GUATEMALA CITY: Central America reeled on Tuesday after the first eastern Pacific tropical storm of the season, Agatha, hammered the region with heavy rains that killed 179 people and washed away thousands of homes.
Hardest hit was Guatemala, with 152 people killed, dozens injured and at least 100 people missing following the floods and mudslides that swept away ramshackle homes along hills and destroyed bridges and roads, complicating rescue efforts.
President Alvaro Colom released a photograph of a sinkhole in the capital that swallowed up an entire three-story building.
In countries on the mountainous and mostly poor isthmus linking North and South America, the poorest people often build their humble homes near rivers so they have access to water, only to have their homes endangered in the rainy season by swollen rivers and mudslides.
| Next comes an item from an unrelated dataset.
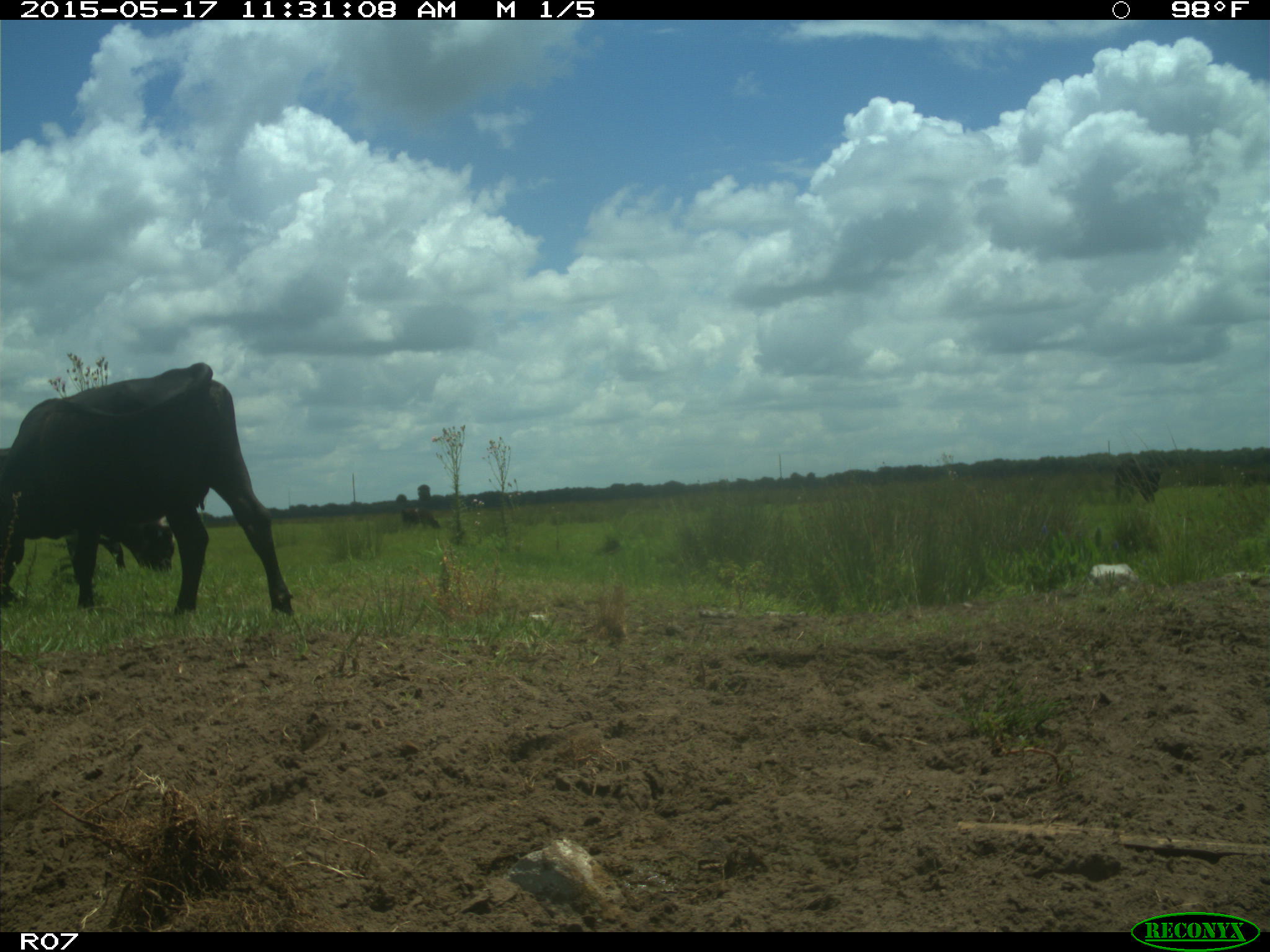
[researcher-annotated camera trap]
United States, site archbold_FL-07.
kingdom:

Tropical Storm Agatha, which dumped heavy rain on the isthmus just ahead of Tuesday's first day of the Atlantic hurricane season, left as many as 22,000 dwellings destroyed in Guatemala and 155,000 people forced from their homes, about half of whom remained in shelters, officials said.
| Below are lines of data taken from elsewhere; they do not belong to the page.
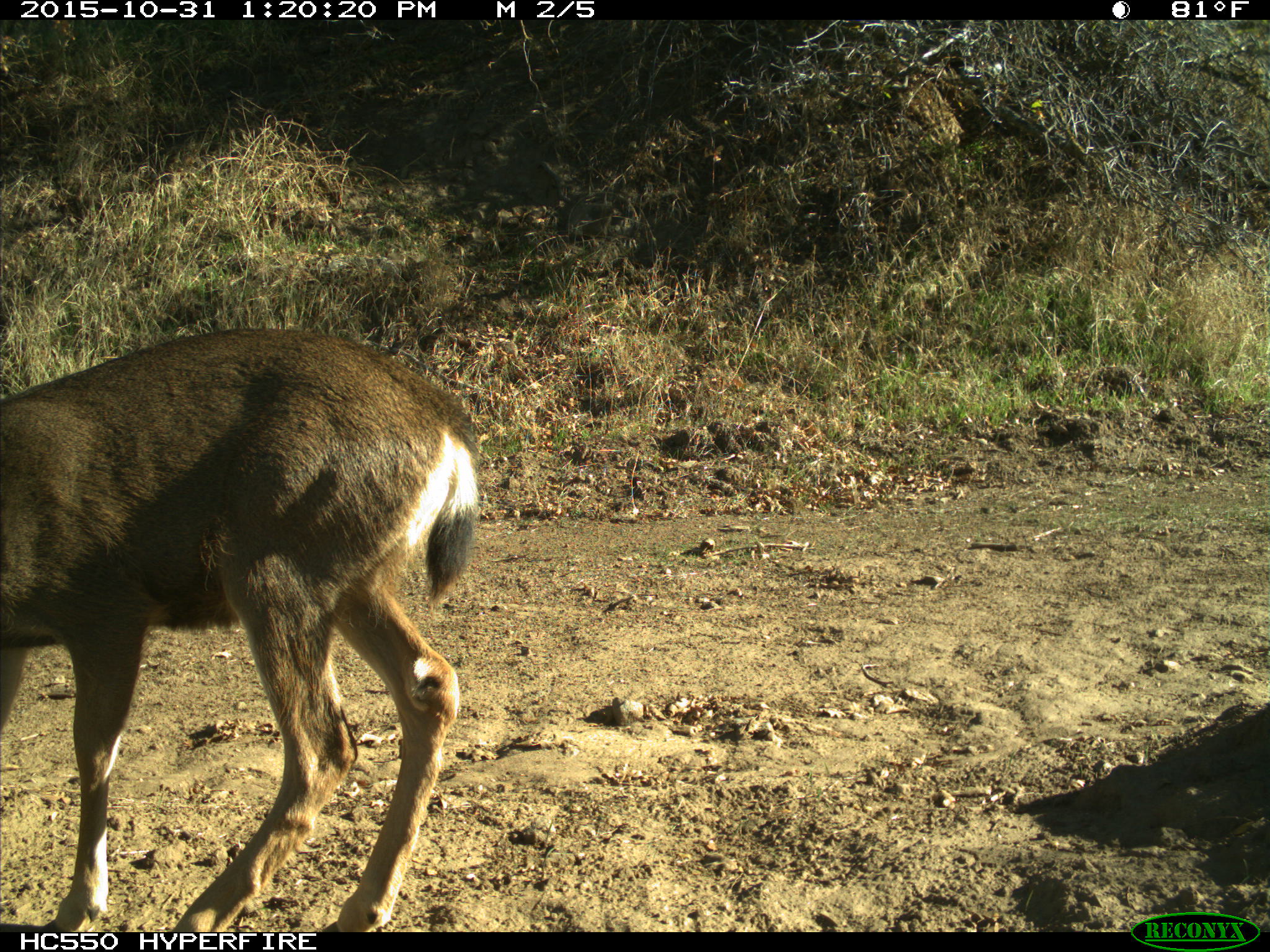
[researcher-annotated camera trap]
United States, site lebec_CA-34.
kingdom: Animalia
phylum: Chordata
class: Mammalia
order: Artiodactyla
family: Cervidae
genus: Odocoileus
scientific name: Odocoileus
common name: deer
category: unidentified deer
Unidentified deer (deer) (Odocoileus).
Seventeen people were killed in Honduras and 10 people died in El Salvador as a result of the storm, according to official figures.
With millions of dollars in damages and the impoverished population particularly hard hit, the United States pledged 112,500 dollars and sent a plane carrying relief supplies Tuesday; the European Union pledged 3.6 million dollars in humanitarian aid.
A US airplane carrying helicopters and supplies was due in Guatemala City from its base in Honduras with four choppers from which emergency aid can be delivered to the Guatemalan Air Force, at Colom's request.
Guatemala City's response was hampered by a separate emergency: the eruption of nearby Pacaya volcano whose ash forced the closure of the capital's Aurora international airport since last week, when two people were also killed and three went missing. That left thousands of travelers stranded.
But Guatemala City's international airport, closed since Thursday, was reopened on Tuesday to commercial and freight flights, said civil aviation spokeswoman Monica Monge.
The World Bank said it was finalizing with Guatemala an 85 million dollar loan to help it cope with the two disasters.